Rival Beyond Meat went public in 2019 at a $1.5 billion valuation. The company has secured partnerships with major brands including McDonald’s and Yum Brands, the parent company of KFC, Taco Bell and other fast-food chains. Southern California-based Beyond Meat is currently valued on the Nasdaq at about $3.6 billion after seeing its shares decline almost 70 percent in the past year.

Two other foodtech unicorns are also working on plant-based meat and dairy substitutes: San Francisco-based Eat Just and Santiago-based NotCo.

Investors say they expect more late- and growth-stage investors to step into the foodtech sector in years to come.

“There’s going to be more and more corporate capital that’s going to flow alongside the risk capital,” Erlanger said.

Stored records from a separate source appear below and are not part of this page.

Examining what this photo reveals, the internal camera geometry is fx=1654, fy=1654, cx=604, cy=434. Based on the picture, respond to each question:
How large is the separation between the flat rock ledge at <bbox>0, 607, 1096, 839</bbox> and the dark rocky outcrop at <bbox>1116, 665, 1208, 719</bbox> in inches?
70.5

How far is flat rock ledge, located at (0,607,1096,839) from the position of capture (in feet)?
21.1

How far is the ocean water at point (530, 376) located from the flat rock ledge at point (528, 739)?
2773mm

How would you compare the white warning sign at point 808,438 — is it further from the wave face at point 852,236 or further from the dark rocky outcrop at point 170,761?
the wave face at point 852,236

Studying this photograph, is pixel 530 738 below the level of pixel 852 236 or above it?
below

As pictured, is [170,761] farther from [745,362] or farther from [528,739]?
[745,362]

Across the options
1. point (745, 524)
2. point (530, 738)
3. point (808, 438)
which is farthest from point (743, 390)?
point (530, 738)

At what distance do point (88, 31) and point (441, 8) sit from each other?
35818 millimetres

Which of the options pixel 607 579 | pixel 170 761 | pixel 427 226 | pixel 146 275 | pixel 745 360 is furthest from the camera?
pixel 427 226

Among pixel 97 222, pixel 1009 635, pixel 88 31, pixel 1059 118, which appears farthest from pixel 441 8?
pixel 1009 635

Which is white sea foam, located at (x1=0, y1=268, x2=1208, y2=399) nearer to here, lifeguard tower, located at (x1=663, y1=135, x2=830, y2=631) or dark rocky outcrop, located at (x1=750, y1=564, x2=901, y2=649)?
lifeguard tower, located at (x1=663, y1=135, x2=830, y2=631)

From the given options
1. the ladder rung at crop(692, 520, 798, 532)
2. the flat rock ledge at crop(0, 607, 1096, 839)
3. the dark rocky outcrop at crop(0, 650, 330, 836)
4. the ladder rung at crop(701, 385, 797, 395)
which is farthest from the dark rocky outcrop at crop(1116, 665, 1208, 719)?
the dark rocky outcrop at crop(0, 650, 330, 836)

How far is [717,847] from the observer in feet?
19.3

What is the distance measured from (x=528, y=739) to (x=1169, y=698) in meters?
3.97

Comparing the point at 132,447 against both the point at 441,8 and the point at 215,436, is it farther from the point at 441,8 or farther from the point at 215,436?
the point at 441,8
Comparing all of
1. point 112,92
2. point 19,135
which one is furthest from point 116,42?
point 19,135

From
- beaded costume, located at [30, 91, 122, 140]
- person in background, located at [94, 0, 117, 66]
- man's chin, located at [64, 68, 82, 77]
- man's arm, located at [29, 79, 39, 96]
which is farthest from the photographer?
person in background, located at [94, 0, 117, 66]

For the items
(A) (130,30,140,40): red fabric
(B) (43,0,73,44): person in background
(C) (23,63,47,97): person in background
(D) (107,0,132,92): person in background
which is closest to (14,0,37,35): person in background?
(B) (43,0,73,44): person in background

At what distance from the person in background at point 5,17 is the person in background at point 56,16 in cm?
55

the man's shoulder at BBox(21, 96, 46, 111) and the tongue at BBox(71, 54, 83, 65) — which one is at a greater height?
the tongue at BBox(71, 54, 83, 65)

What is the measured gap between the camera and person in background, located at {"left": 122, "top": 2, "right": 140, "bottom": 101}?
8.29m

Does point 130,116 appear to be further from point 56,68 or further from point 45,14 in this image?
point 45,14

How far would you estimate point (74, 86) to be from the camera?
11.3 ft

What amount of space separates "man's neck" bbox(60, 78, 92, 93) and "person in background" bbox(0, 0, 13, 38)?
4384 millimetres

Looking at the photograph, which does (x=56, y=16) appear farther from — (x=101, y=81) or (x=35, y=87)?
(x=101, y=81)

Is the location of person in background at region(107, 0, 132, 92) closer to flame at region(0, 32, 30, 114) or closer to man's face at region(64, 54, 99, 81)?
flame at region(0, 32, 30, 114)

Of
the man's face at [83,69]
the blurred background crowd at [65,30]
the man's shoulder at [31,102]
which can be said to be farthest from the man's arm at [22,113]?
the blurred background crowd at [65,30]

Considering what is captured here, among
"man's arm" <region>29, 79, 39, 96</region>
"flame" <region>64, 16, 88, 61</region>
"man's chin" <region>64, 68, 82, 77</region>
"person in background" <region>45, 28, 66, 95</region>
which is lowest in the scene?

Innovation opportunities abound

It remains to be seen how foodtech will fare in 2022 compared to last year’s record investment totals. Startups in general this year are experiencing a dip in global venture funding and a nearly shuttered IPO market. Venture-backed startups are also facing lower valuations than they were just a few months ago, and founders say deals are taking longer to close as investors show new hesitancy.

But foodtech could be well-positioned to buck some of those trends.

Farmers in 2022 face a host of challenges that could spur even greater urgency for startups to help innovate new sources and ways to feed the world.

For one, Russia’s invasion of Ukraine has rattled global food supply chains: The two countries combined produce a third of the world’s wheat and barley and large amounts of other commodities including sunflower oil. But producers in other parts of the world are also grappling with drought, pandemic-induced supply chain disruptions, and high fuel costs. All that means companies working to make more food cheaper, faster or easier could continue to attract large amounts of investor interest.

The foodtech sector also has a robust crop of funded seed and early-stage startups with growth potential—which could be particularly advantageous as more investors pivot away from late-stage investments and hunt for deals among younger companies.

“There’s no lack of interest and it’s our judgment there will be plenty of capital to support the winners,” Erlanger said.